In July, a separate Kaiser study found that premiums for the lowest-cost plans in the health exchanges could increase by 9 percent, after rising 2 percent the year before.
Rates are skyrocketing in some areas, though. Blue Cross Blue Shield of Oklahoma – the only insurer offering plans in that state’s exchange – intends to raise rates from 58 percent to 96 percent. Oklahoma Insurance Commissioner John Doak called the increases “jaw-dropping.”
Many people, however, will not actually pay higher premiums because they qualify for subsidies and pay only a set amount for coverage.
The increases do hurt those who buy insurance through an exchange but make too much to qualify for subsidies.
A government insurance plan could offer cheaper premiums by paying doctors and hospitals less money than private insurers – just as Medicaid and Medicare do, according to a 2013 Congressional Budget Office study.
The public plan’s lower rates could push private insurers to pull out of some exchanges.
On the other hand, a public plan’s lower reimbursements could cut costs for private insurers, as well, leading them to lower their rates, too, Cox said.
Health care industry groups warn that some doctors may not participate in a public plan, or will cut back services because they won’t be paid as much. That could leave patients with poorer quality treatment and fewer choices for doctors.
“We need to solve problems, not make them worse,” said Marilyn Tavenner, president of America’s Health Insurance Plans, a trade association, in a statement.
Tavenner and other critics, including the American Hospital Association, called for other changes to Obamacare before a government plan is created, such as preventing people from signing up for coverage then dropping it after getting treatment.

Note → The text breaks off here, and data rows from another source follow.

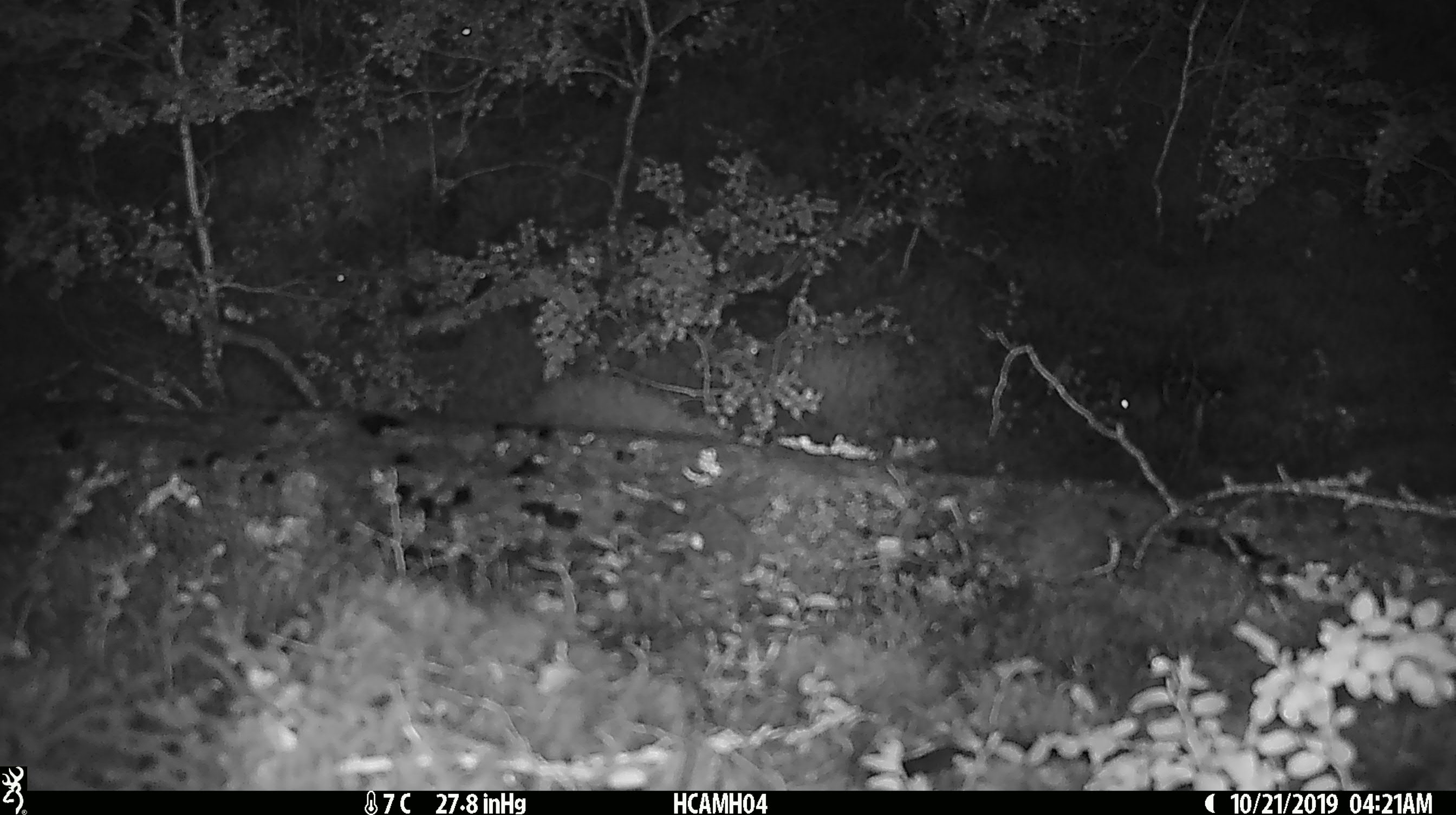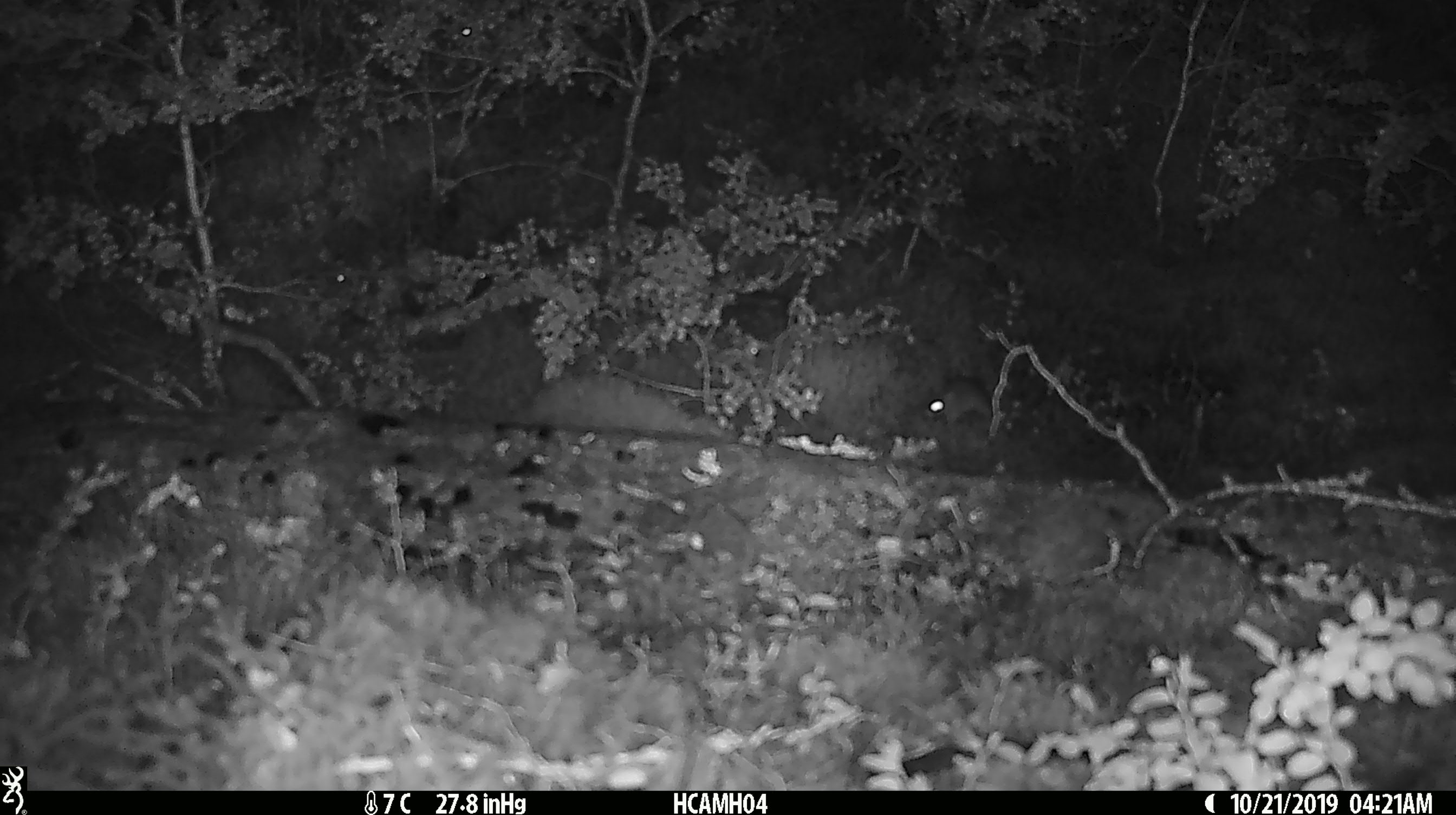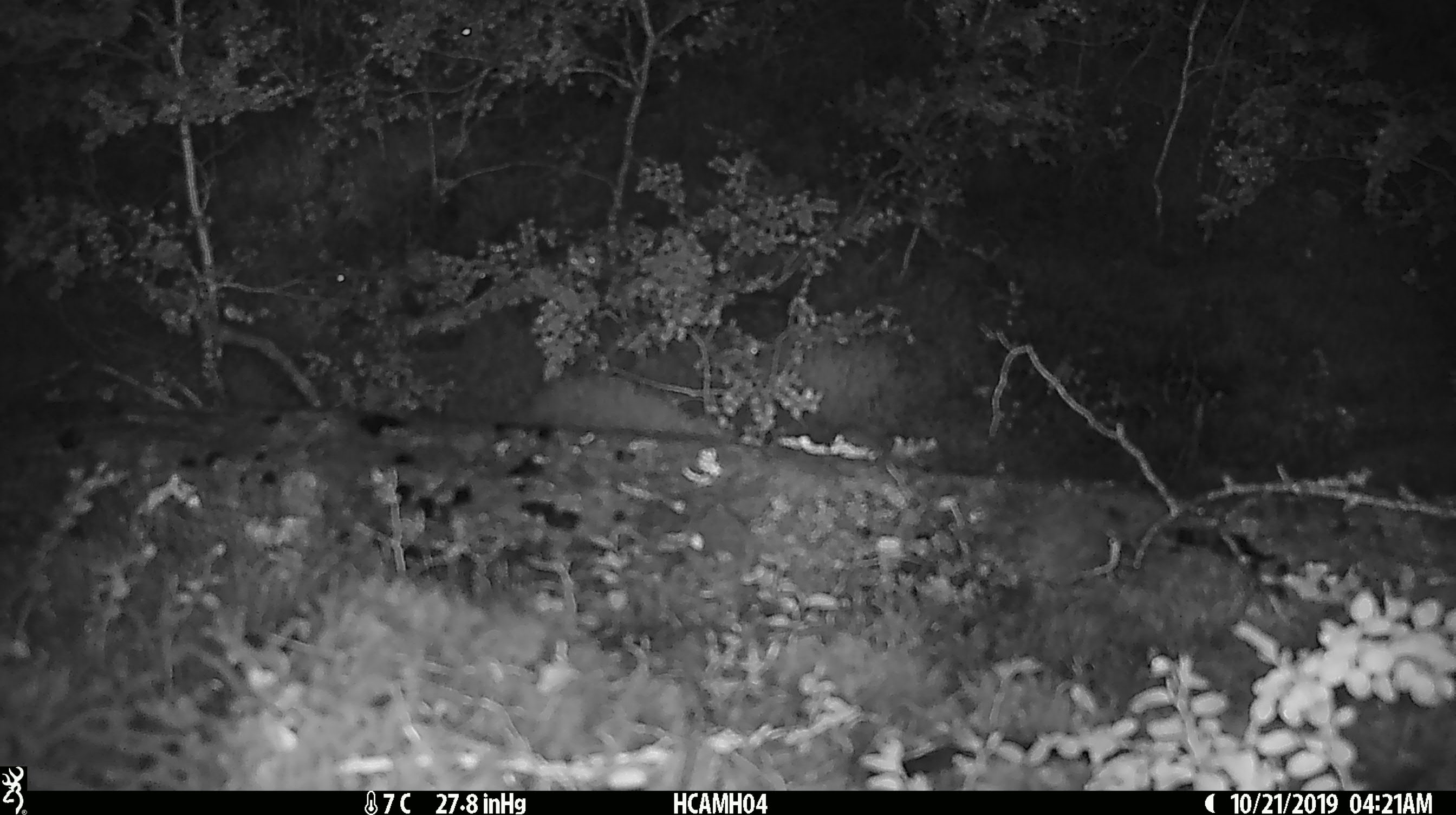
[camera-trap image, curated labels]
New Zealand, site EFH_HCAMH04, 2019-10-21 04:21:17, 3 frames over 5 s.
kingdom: Animalia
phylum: Chordata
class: Mammalia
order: Rodentia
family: Muridae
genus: Mus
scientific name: Mus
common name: mouse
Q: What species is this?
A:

“If we have learned one thing from Obamacare, it’s that government-run health care leads to higher costs, lower quality, and fewer choices for Americans. … We need less bureaucracy in our healthcare system, not more,” said House Ways and Means Committee Chairman Kevin Brady, R-Texas, in a statement this summer.
Burwell, meanwhile, defended Obama’s health care reforms, as the administration enters its final couple of months.
“Have we had challenges? Sure. This is a complicated thing. We’ve been trying to do this for 100 years,” she sad.
Still, she noted 8.6 percent of Americans do not have health insurance — the lowest portion in the country’s history.
Limits on out-of-pocket costs mean those with serious illnesses aren’t going to “get to the point where you’re going bankrupt,” she said.
The end of annual or lifetime limits on coverage has also helped, she said, recalling a woman who delayed getting chemotherapy because she ran out of coverage.
Republicans, though, have said they will change the program while keeping its safeguards.
Brady’s statement pooh-poohed the projections about insuring 1 million more people and raised doubt about Obamacare’s success.
“The administration’s glowing predictions pale in comparison to the millions of Americans who have been kicked off of their health care plan, cannot afford their monthly premiums, and cannot visit the doctor they’ve seen for years,” he said. “The American people deserve a health care system that actually meets their expectations.”